Managed security service providers (MSSPs) are among the hardest hit in the information and technology (IT) and communications sector by hackers going after backup systems as door openers to malware campaigns, according to Darktrace, a Cambridge, UK-based cybersecurity artificial intelligence (AI) provider.
Cyber attackers are making a “beeline” for backup servers to disable or corrupt files by deleting a single index file that would render all backups inaccessible, Darkside said. In effect, hackers are following the scripts laid out in the SolarWinds and Kaseya attacks. In those instances, bad actors attacked managed service providers (MSPs) to launch downstream, supply chain ransomware attacks against their clients, subsequently forcing victims to meet their payment demands.
In 2021, cyber crews appear to have shifted their primary targets to IT and communications from the financial sector, said Justin Fier, Darktrace’s cyber intelligence and analysis director. “Over the last 12 months, it is clear that attackers are relentlessly trying to access the networks of trusted suppliers in the IT and communications sector,” Fier said. “Quite simply, it is a better return on investment than, for example, going after one company in the financial services sector.
Darktrace said its data relies on early indicator analysis that examines the breadcrumbs of potential cyber-attacks at several stages before they are attributed to any particular actor and could potentially escalate.

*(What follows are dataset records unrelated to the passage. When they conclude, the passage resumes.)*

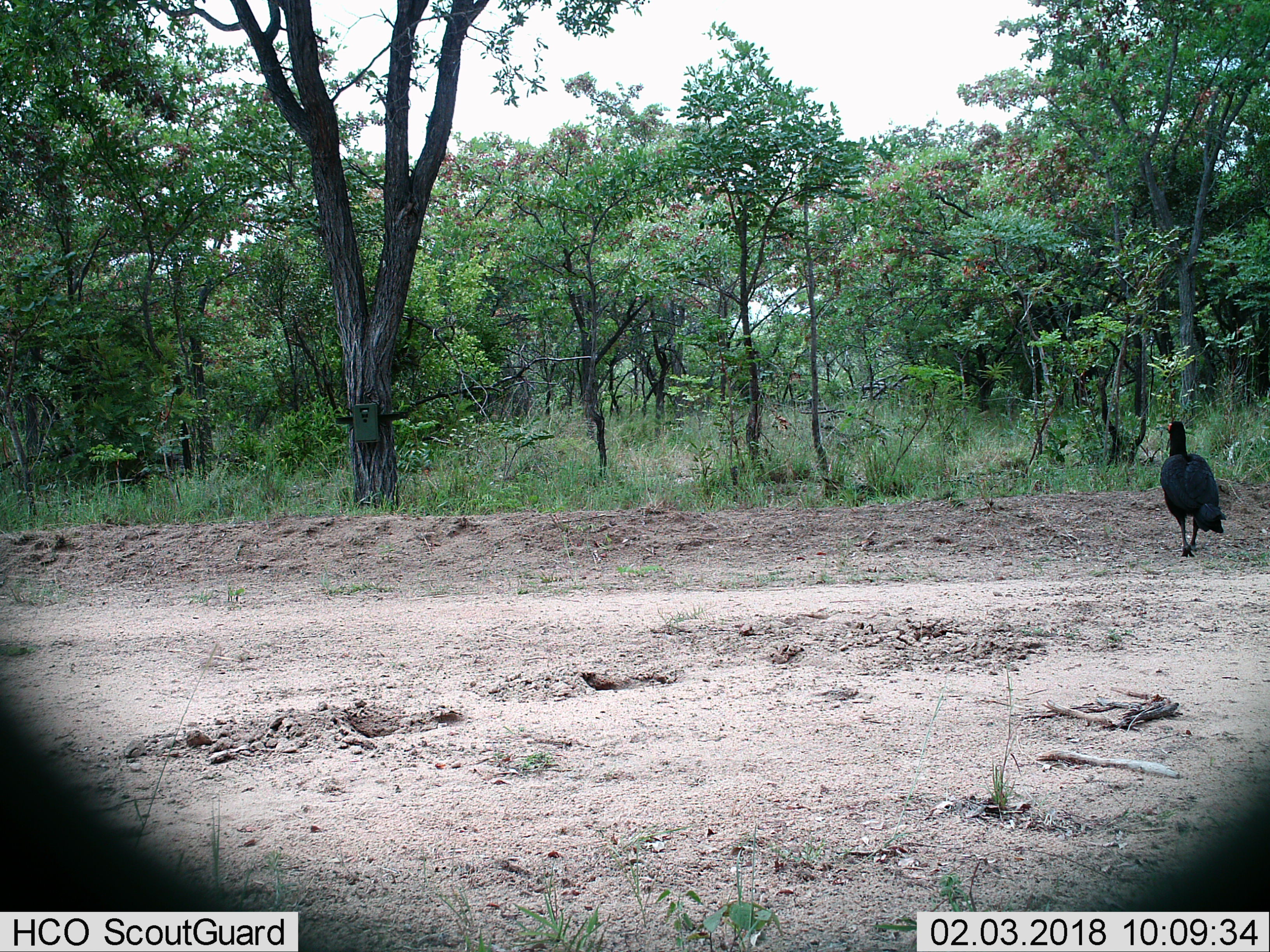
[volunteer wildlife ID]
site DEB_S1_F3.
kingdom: Animalia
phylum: Chordata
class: Aves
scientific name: Aves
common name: bird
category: birdother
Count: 1.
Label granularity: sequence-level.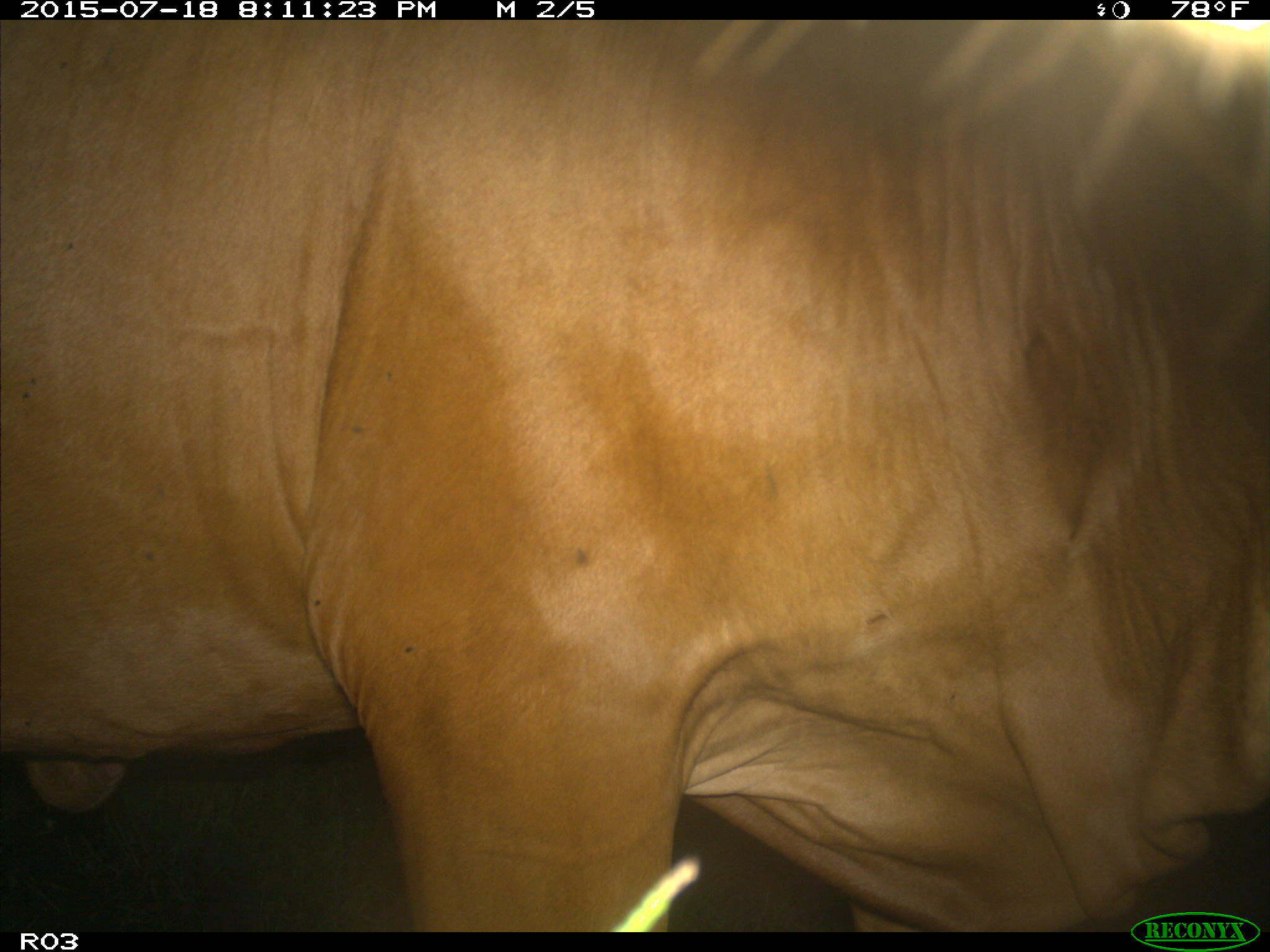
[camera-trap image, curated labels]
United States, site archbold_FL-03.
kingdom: Animalia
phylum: Chordata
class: Mammalia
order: Artiodactyla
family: Bovidae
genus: Bos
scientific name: Bos taurus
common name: domestic cow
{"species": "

Additional findings from the study include:
Artificial intelligence autonomously interrupted an average of 150,000 threats per week against the IT sector in 2021.
Email was the most common malware tactic, with organizations in the IT sector receiving an average of 600 unique phishing campaigns a month in 2021.
Threat actors often use software and developer platforms as entry points into other high-value targets, including governments and authorities, large corporations, and critical infrastructure.
“The reality is that attackers are patient and creative,” Fier said. “They will usually go right through the front door by compromising trusted suppliers in the IT and communications industry. To downstream customers, it appears as business as usual and is just another application or piece of hardware from a trusted supplier.”